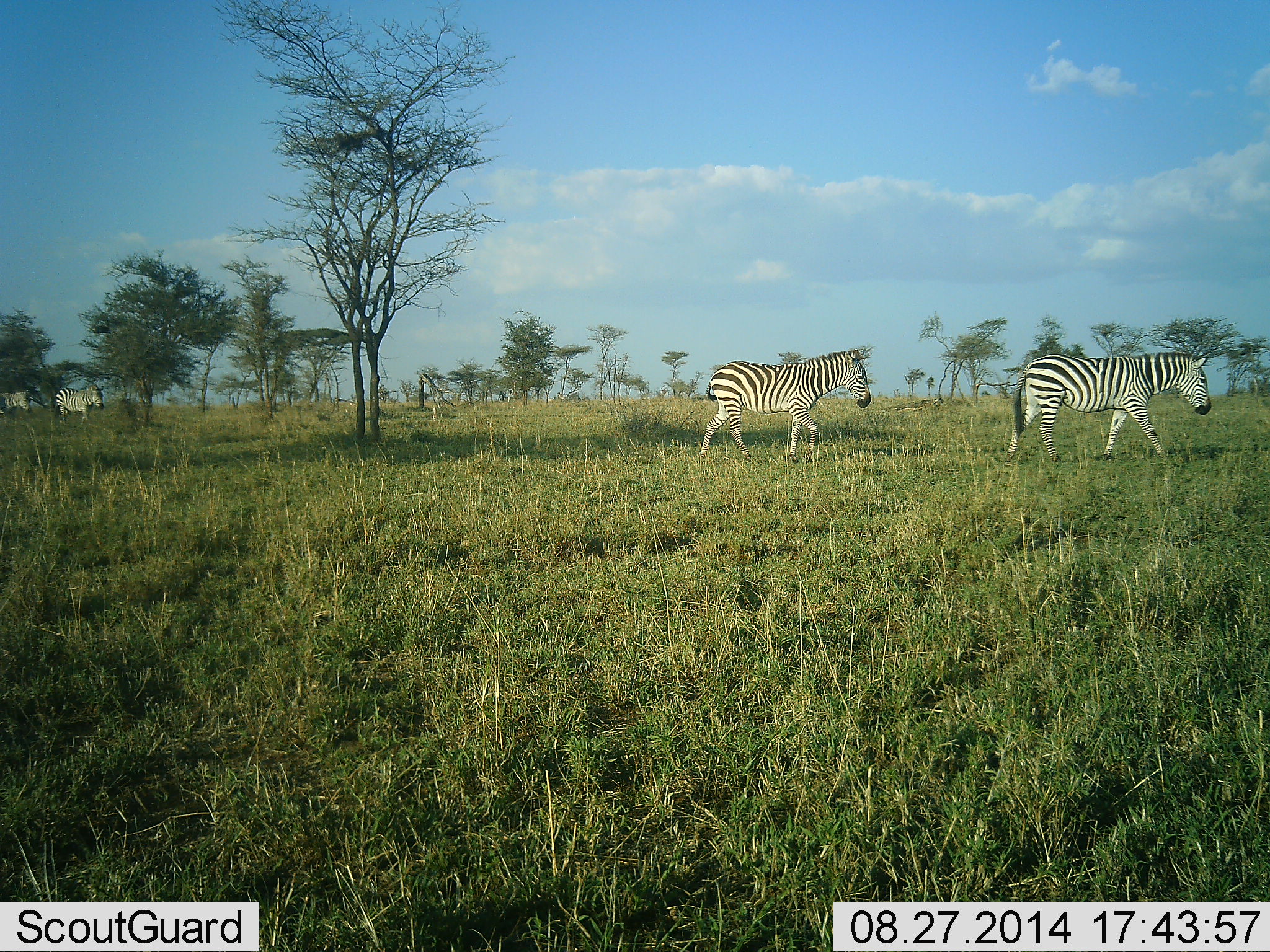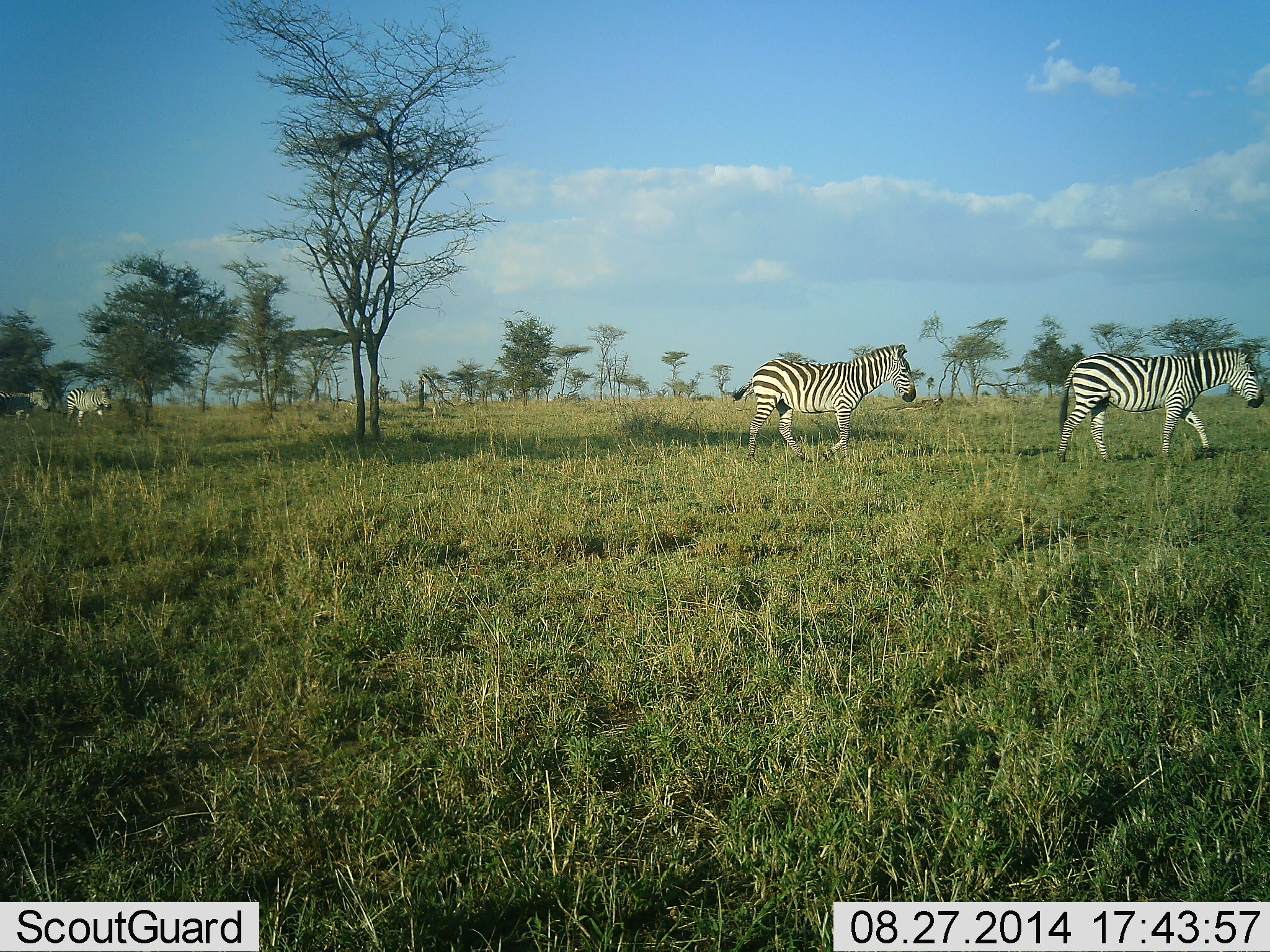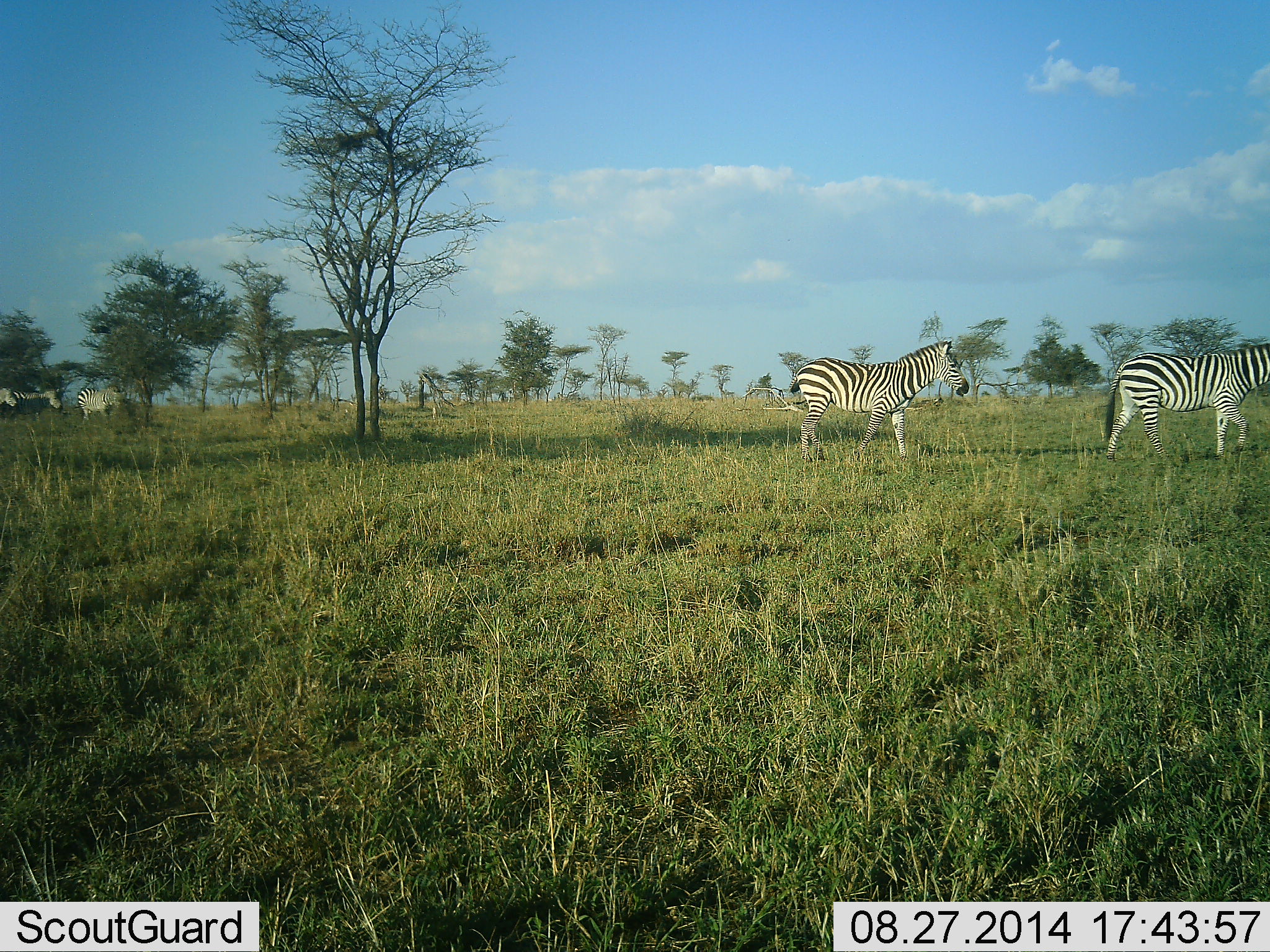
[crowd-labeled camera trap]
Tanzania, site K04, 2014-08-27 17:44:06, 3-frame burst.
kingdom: Animalia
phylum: Chordata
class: Mammalia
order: Perissodactyla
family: Equidae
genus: Equus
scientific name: Equus quagga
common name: plains zebra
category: zebra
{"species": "zebra (plains zebra) (Equus quagga)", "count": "5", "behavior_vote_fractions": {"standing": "10%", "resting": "0%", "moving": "100%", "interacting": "0%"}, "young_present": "0%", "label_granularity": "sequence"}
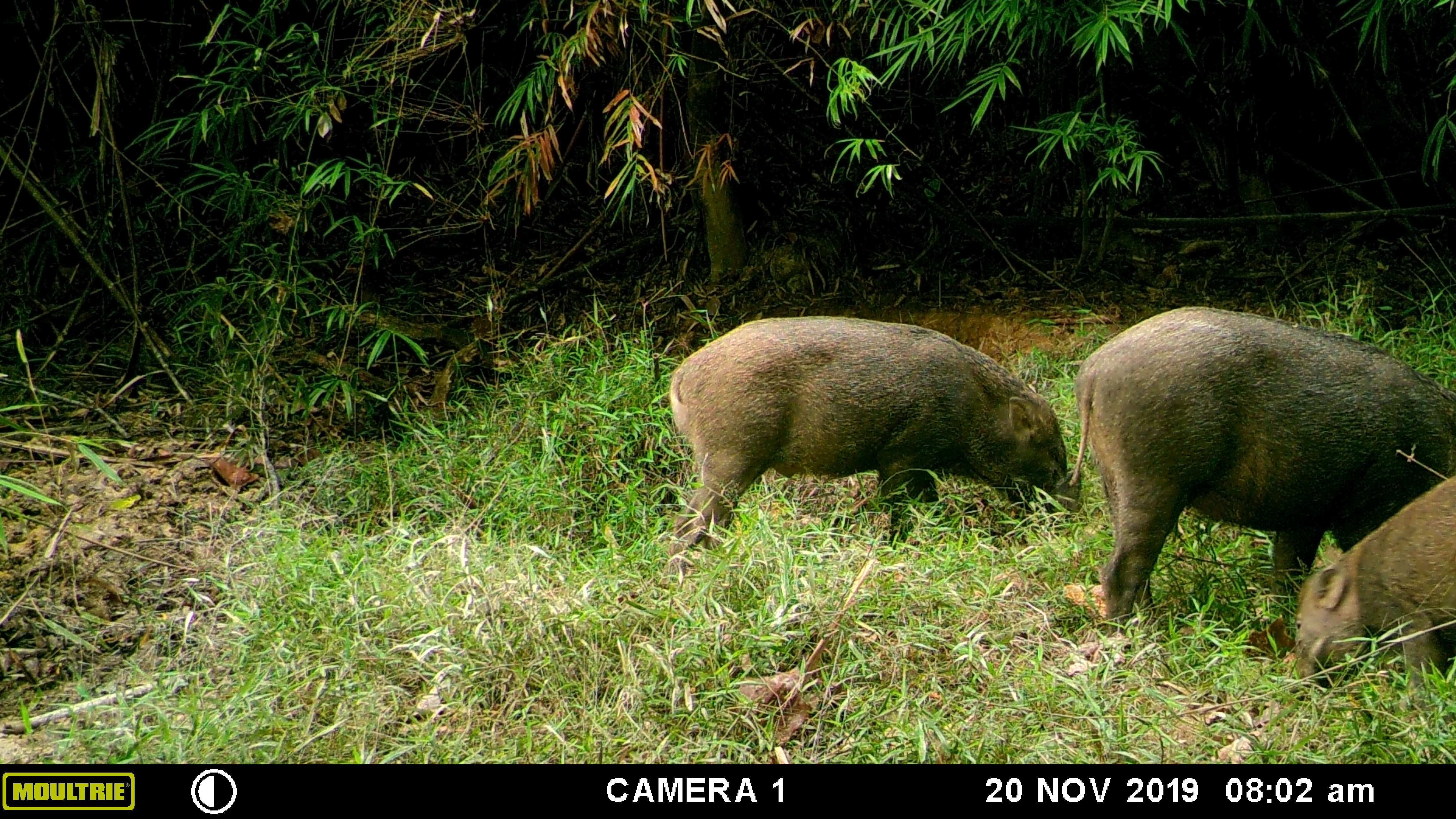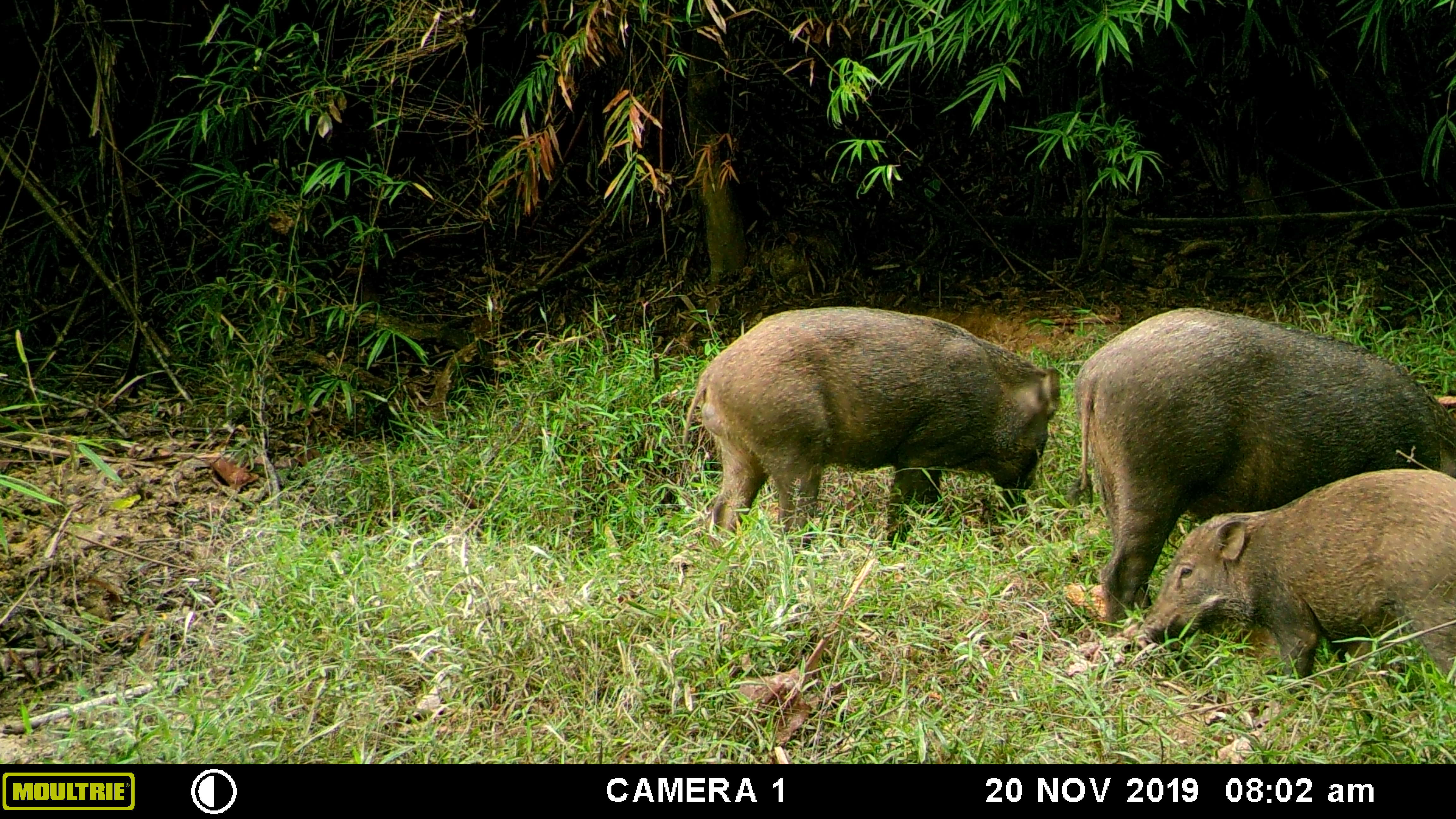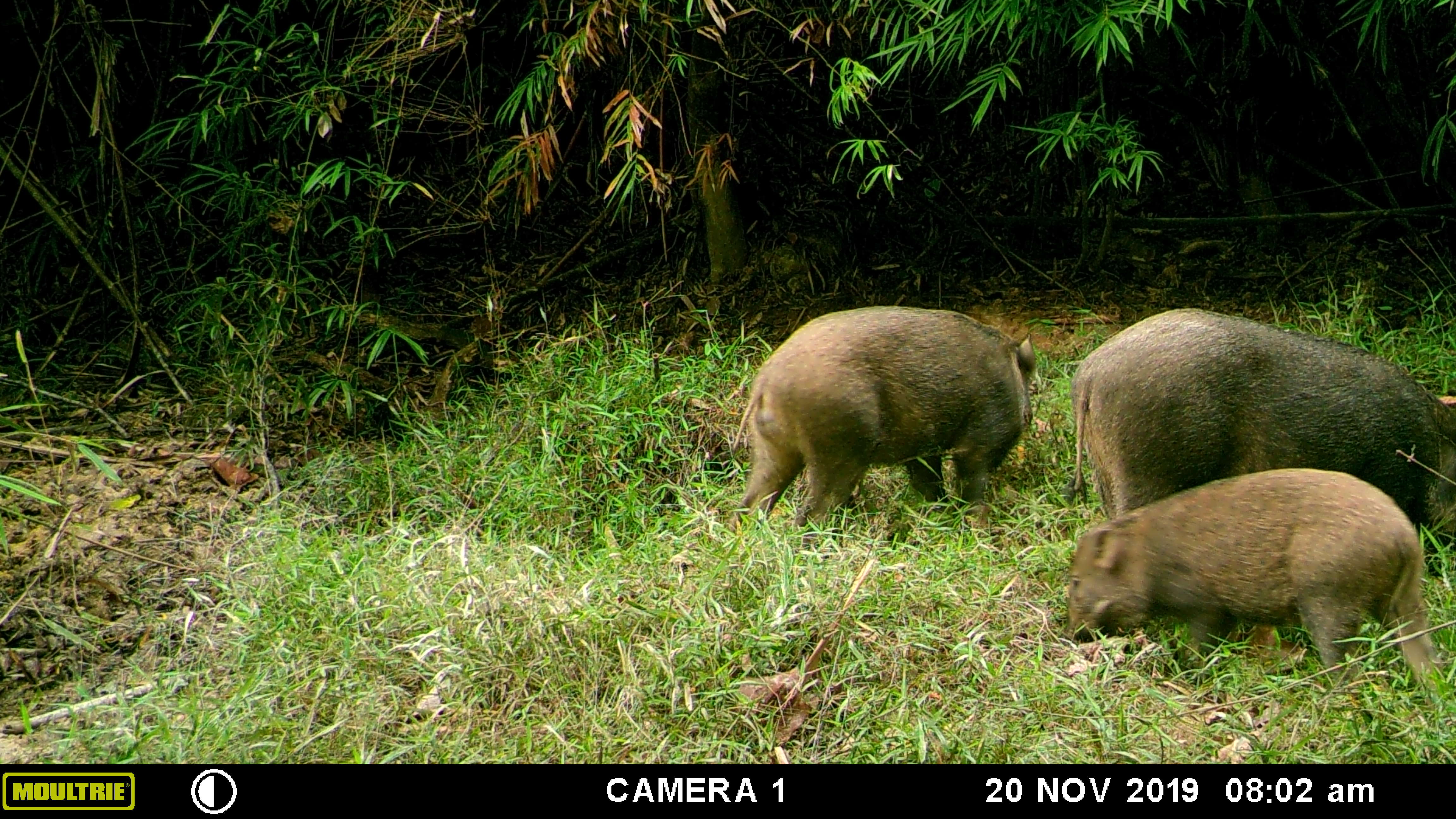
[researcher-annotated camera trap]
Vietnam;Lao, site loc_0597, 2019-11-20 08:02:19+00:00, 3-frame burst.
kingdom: Animalia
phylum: Chordata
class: Mammalia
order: Artiodactyla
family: Suidae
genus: Sus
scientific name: Sus scrofa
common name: eurasian wild pig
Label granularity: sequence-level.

* _TASK BRIEF_
Extract exactly the lines from the one containing "category: zebra" through the last line of the records above, both included, and leave out the pictures.

* _RESULT_
category: zebra
{"species": "zebra (plains zebra) (Equus quagga)", "count": "5", "behavior_vote_fractions": {"standing": "10%", "resting": "0%", "moving": "100%", "interacting": "0%"}, "young_present": "0%", "label_granularity": "sequence"}
[researcher-annotated camera trap]
Vietnam;Lao, site loc_0597, 2019-11-20 08:02:19+00:00, 3-frame burst.
kingdom: Animalia
phylum: Chordata
class: Mammalia
order: Artiodactyla
family: Suidae
genus: Sus
scientific name: Sus scrofa
common name: eurasian wild pig
Label granularity: sequence-level.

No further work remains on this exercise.